Dans un communiqué, Gemalto a indiqué qu'elle prenait « très au sérieux » les affirmations de The Intercept. « Nous allons consacrer toutes les ressources nécessaires (...) pour comprendre la portée de ces techniques sophistiquées utilisées pour intercepter les données sur les cartes SIM », a indiqué l'entreprise, qui estime dans un communiqué publié ce matin que « la cible [de l'attaque décrite par The Intercept] n'était pas Gemalto en tant que telle – il s'agirait d'une tentative pour atteindre le plus grand nombre de téléphones portables possible dans le but de surveiller les communications mobiles sans l'accord des opérateurs et des usagers ». A l'ouverture de la Bourse, l'action Gemalto perdait 8 %, ce vendredi matin.


Piratage élaboré


Le piratage et le vol des clés se sont faits à l'insu de l'entreprise, par le biais d'une procédure relativement classique mais élaborée. Les agents du GCHQ ont tout d'abord effectué un repérage en ligne pour tenter d'identifier des personnes importantes dans l'organigramme de Gemalto, pouvant avoir accès aux clés de chiffrement. L'agence britannique a alors fait appel à son partenaire américain, et à son programme XKeyscore, pour pirater les courriels et les comptes Facebook de ces personnes. Les documents rendus publics par The Intercept mentionnent à titre d'exemple un employé de la société dont le GCHQ a détecté qu'il transmettait des fichiers chiffrés par le protocole PGP depuis la Thaïlande – « Si nous voulons étendre notre opération concernant Gemalto, c'est probablement un bon point de départ », note le document. Les clés de chiffrement convoitées par les services britanniques et américains sont en effet souvent transmises aux clients de Gemalto par le biais de courriels sécurisés par ce protocole.

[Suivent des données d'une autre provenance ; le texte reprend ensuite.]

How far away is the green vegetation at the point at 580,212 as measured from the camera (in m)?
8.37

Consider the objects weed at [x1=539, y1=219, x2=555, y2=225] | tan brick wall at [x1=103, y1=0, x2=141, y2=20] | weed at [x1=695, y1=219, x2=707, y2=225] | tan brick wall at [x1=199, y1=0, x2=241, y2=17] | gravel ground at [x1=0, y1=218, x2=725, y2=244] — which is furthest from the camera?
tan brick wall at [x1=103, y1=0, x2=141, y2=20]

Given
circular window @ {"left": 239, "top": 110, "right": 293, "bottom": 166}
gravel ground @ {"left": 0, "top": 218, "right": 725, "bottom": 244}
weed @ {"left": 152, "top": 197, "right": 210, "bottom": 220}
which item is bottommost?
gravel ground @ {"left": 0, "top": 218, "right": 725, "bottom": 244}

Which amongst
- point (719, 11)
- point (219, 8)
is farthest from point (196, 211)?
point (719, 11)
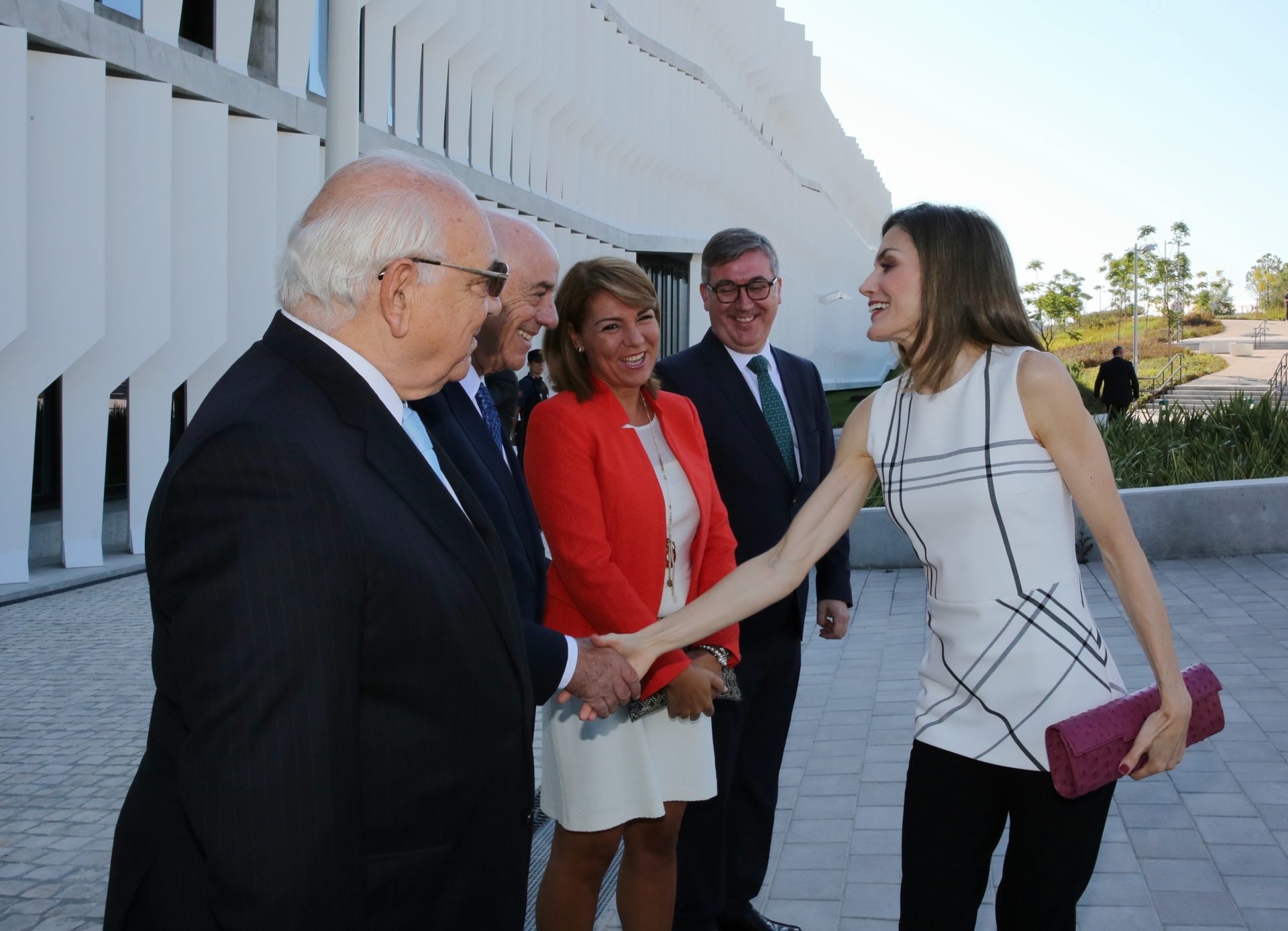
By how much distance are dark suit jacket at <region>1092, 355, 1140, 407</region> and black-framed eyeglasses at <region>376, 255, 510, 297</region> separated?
1938cm

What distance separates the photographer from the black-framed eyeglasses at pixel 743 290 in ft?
12.9

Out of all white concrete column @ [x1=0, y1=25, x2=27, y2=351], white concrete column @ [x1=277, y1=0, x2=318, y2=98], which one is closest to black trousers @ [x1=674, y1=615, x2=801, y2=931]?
white concrete column @ [x1=0, y1=25, x2=27, y2=351]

« Le GCHQ, avec le support de la NSA, a puisé dans les communications privées » d'ingénieurs et d'autres salariés du groupe « dans de multiples pays », pour parvenir à dérober ces clés, écrit The Intercept. « Il est impossible de savoir combien  ont été volées par la NSA et le GCHQ, mais le nombre est sidérant », ajoute-t-il. La NSA, par exemple, était déjà capable en 2009 de « traiter entre 12 et 22 millions de clés par seconde », pour pouvoir les utiliser plus tard au besoin afin d'écouter des conversations ou intercepter des mails.

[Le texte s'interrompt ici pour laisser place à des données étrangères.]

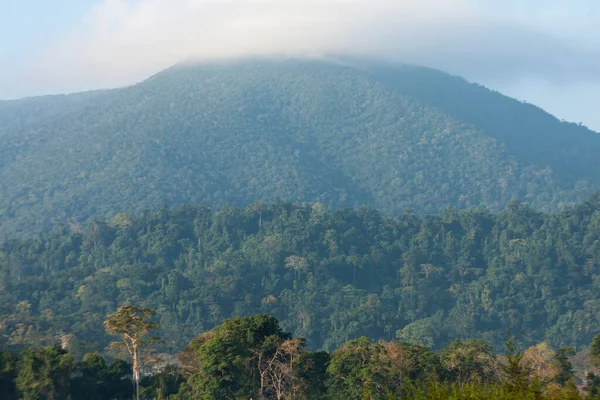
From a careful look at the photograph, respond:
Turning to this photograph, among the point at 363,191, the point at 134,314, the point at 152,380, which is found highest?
the point at 134,314

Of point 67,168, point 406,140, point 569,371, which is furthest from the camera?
point 406,140

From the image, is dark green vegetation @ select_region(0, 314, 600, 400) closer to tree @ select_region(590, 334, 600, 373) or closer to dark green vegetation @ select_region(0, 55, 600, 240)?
tree @ select_region(590, 334, 600, 373)

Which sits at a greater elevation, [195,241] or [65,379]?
[65,379]

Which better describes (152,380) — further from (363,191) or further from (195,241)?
(363,191)

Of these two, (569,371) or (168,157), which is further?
(168,157)

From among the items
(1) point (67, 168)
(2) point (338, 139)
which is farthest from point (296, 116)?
(1) point (67, 168)

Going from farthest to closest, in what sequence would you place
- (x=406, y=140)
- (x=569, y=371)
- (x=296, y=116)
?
(x=296, y=116)
(x=406, y=140)
(x=569, y=371)

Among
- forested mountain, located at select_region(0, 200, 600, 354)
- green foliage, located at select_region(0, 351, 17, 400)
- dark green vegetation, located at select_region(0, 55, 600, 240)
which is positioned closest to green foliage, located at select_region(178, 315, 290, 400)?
green foliage, located at select_region(0, 351, 17, 400)
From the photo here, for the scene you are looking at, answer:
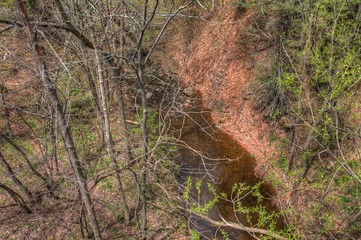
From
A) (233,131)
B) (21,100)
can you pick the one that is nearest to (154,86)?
(233,131)

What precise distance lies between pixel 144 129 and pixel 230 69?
1060cm

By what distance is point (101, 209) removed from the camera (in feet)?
27.5

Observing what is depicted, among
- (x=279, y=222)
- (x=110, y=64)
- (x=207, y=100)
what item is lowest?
(x=279, y=222)

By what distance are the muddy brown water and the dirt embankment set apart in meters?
0.50

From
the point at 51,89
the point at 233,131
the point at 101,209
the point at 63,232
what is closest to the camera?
the point at 51,89

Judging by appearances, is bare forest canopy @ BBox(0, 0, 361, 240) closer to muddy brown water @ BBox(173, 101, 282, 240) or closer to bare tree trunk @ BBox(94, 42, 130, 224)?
bare tree trunk @ BBox(94, 42, 130, 224)

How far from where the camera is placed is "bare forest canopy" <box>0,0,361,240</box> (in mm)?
5020

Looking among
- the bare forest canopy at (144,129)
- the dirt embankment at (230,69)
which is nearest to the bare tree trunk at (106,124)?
the bare forest canopy at (144,129)

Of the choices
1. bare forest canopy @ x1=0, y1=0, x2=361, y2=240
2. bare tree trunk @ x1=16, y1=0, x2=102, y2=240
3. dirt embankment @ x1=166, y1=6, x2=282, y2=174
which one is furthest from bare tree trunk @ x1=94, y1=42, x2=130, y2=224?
dirt embankment @ x1=166, y1=6, x2=282, y2=174

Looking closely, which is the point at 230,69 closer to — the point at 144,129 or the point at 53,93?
the point at 144,129

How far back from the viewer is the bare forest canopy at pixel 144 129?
16.5ft

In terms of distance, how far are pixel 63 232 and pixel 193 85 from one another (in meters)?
10.5

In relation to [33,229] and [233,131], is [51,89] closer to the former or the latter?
[33,229]

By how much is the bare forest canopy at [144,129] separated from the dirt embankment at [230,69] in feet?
0.72
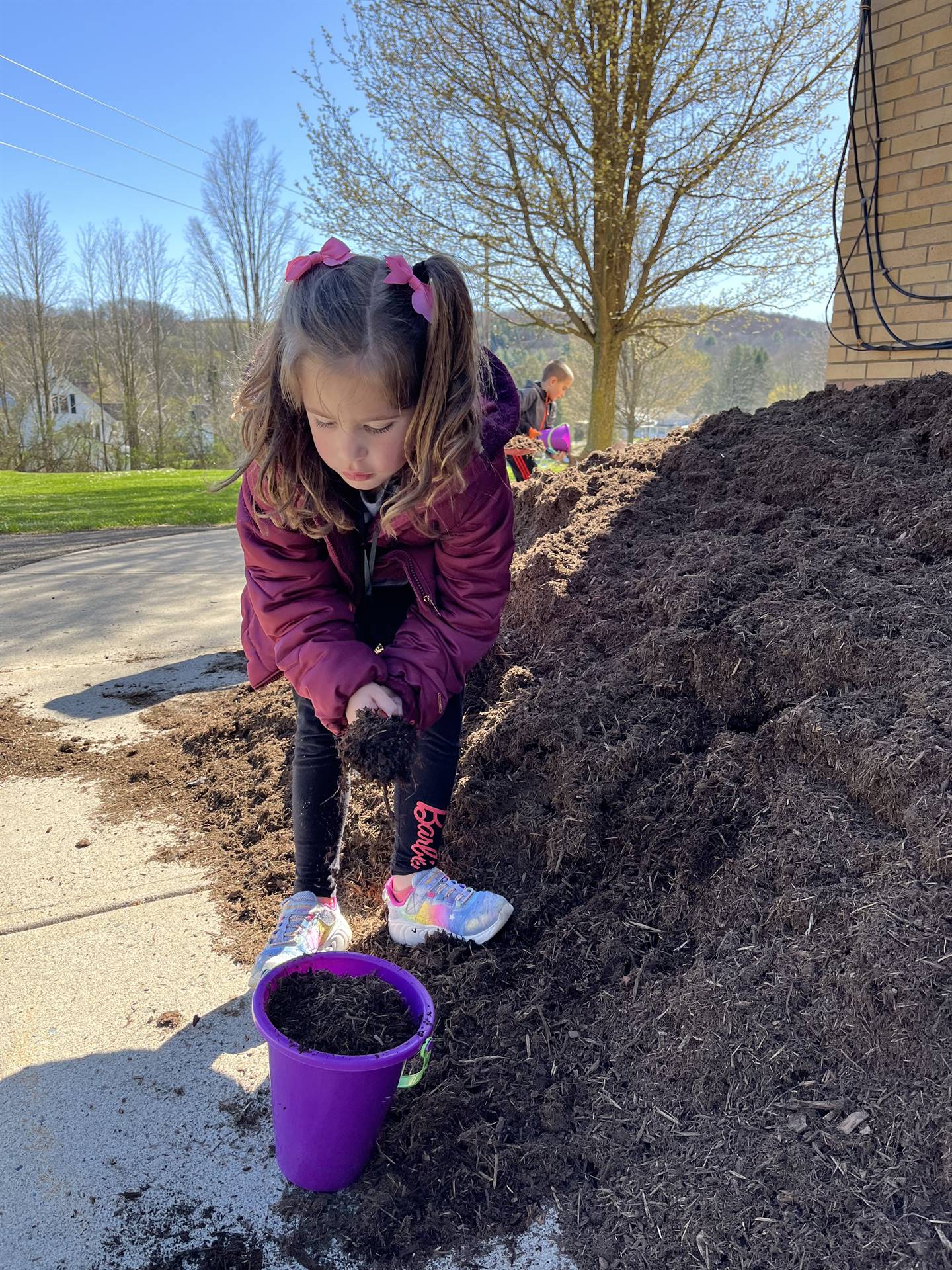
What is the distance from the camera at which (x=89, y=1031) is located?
74.9 inches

Cette intrusion dans le système d'une grande entreprise européenne travaillant sur des technologies sensibles a été révélée alors que le ministre de l'intérieur, Bernard Cazeneuve, se rend ce vendredi dans la Silicon Valley. Il doit y rencontrer des dirigeants de grands groupes du Web, que M. Cazeneuve veut « sensibiliser » à l'approche française en matière de gestion des contenus de propagande djihadiste. Ces révélations pourraient compliquer les relations entre le gouvernement français et les Etats-Unis, alors qu'en début de semaine le gouvernement a annoncé un très important partenariat avec le fabriquant américain d'équipements de télécom Cisco. De précédents documents révélés par Edward Snowden avaient montré l'an dernier que la NSA avait développé des logiciels malveillants spécifiquement pour surveiller les informations transitant par les machines Cisco.